SELECTED PASSAGE:
- Original Japanese edition cover

Studio album by Riot
- Released: July 22, 1993
- Recorded: Greene St. Recording, New York City, 1992–1993
- Genre: Heavy metal, speed metal, power metal
- Length: 56:34
- Label: Sony Combat Pay Rising Sun/SPV
- Producer: Mark Reale, Steve Loeb

Riot chronology
| Riot in Japan – Live!! (1992) | Nightbreaker (1993) | The Brethren of the Long House (1995) |

European edition cover

1999 US edition cover

= Nightbreaker =

Nightbreaker is the eighth studio album by American heavy metal band Riot. It was the band's first release with vocalist Mike DiMeo, as well as the studio debut of guitarist Mike Flyntz and bassist Pete Perez.

Spatial question records:
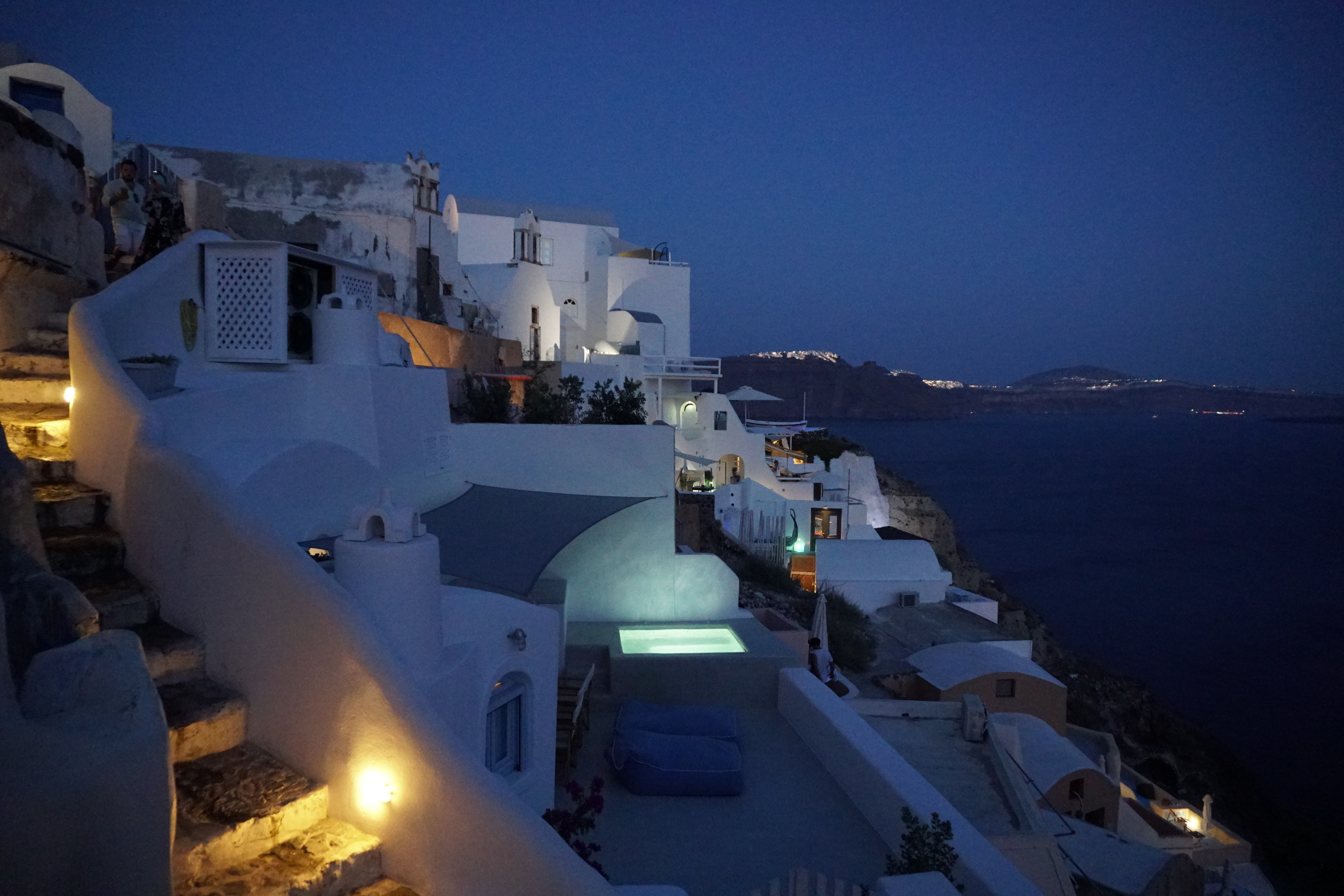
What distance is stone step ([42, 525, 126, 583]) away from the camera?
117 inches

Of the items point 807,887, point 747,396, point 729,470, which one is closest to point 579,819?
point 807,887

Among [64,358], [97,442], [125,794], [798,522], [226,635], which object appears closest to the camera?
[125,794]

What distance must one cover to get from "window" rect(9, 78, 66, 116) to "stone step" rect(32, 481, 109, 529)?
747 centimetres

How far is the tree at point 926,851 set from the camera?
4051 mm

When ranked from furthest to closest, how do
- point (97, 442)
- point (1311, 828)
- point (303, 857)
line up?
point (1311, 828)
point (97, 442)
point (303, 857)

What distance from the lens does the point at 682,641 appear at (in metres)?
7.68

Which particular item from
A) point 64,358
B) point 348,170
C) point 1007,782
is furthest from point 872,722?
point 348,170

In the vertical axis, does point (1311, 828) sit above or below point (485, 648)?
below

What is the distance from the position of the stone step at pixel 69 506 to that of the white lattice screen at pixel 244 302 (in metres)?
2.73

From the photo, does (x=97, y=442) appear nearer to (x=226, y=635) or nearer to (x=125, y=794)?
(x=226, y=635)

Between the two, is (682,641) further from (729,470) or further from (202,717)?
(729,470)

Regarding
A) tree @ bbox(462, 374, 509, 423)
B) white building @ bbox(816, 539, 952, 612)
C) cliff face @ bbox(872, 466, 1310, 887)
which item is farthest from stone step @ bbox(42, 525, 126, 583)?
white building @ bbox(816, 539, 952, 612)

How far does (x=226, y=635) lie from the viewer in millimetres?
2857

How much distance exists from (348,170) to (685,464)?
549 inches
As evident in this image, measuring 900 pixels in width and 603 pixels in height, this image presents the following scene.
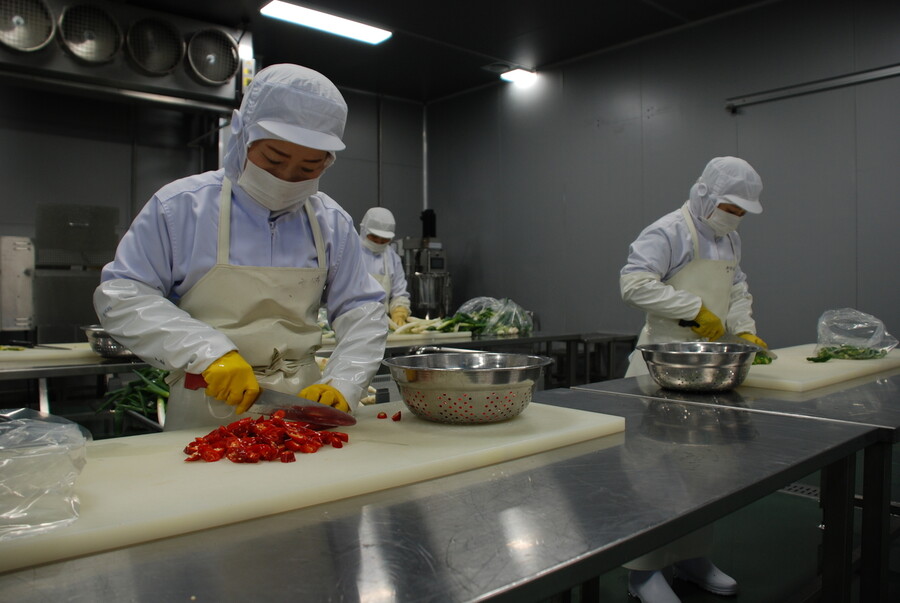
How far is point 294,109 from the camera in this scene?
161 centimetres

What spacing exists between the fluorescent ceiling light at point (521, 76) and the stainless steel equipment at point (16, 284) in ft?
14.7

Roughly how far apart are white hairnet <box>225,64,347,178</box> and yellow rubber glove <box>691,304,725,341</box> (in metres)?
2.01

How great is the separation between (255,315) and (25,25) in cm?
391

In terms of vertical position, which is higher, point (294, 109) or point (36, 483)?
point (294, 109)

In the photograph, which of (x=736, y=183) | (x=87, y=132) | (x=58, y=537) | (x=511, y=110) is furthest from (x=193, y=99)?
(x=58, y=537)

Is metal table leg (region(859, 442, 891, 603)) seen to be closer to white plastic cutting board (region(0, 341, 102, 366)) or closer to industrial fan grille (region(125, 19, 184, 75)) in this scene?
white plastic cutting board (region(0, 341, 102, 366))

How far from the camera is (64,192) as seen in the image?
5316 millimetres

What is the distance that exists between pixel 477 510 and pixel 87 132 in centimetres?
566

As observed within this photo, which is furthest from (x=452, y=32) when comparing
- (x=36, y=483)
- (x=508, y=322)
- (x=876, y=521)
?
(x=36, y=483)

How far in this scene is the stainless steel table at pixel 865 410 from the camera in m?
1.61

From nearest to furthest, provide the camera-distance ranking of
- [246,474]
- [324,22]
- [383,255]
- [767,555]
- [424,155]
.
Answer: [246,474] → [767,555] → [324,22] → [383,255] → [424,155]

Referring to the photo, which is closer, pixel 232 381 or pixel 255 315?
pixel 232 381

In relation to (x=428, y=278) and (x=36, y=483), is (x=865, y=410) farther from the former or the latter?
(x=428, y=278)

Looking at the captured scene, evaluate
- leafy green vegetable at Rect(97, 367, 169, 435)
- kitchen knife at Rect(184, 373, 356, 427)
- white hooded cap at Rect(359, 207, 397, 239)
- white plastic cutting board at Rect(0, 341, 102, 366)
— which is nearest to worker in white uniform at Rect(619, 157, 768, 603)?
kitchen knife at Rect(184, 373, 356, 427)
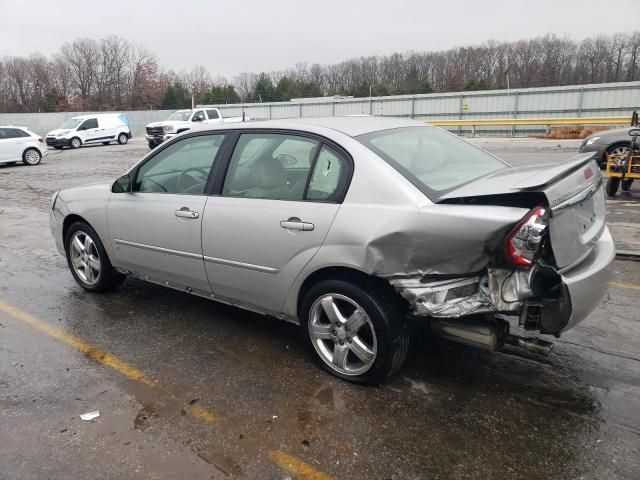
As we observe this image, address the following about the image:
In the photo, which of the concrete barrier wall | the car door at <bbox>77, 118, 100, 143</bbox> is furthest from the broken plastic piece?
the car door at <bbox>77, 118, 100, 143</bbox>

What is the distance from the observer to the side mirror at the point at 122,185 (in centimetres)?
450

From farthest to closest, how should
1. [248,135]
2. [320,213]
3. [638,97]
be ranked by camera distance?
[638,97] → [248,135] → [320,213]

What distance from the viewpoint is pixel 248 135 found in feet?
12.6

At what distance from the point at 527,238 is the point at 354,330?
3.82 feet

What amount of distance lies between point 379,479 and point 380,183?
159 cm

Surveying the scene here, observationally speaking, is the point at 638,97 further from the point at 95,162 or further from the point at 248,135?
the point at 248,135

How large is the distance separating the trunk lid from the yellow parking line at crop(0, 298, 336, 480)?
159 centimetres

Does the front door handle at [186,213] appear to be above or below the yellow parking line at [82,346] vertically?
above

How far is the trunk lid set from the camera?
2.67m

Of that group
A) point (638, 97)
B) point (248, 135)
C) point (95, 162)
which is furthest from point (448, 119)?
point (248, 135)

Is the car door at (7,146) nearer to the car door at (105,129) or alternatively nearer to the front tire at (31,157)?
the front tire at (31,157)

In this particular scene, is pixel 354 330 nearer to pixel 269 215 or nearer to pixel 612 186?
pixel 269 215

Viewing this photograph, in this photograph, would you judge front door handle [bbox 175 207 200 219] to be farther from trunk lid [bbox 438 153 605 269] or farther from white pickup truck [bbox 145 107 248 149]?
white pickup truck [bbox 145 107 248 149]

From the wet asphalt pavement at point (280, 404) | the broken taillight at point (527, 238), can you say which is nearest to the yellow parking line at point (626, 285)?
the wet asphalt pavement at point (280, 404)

WORK TO DO:
1 > Decide whether each statement agrees with the Nightbreaker entry, answering yes or no and quoting the deciding words: (a) The album was recorded in New York City. (b) Nightbreaker was Riot's seventh studio album. (c) Mike DiMeo sang on Riot releases before Nightbreaker.
2 > According to the Nightbreaker entry, who produced the album?

COMPLETED EXERCISE:
1 >
(a) Yes: "Greene St. Recording, New York City, 1992–1993"
(b) No: "Nightbreaker is the eighth studio album by American heavy metal band Riot."
(c) No: "It was the band's first release with vocalist Mike DiMeo"

2 > Mark Reale and Steve Loeb.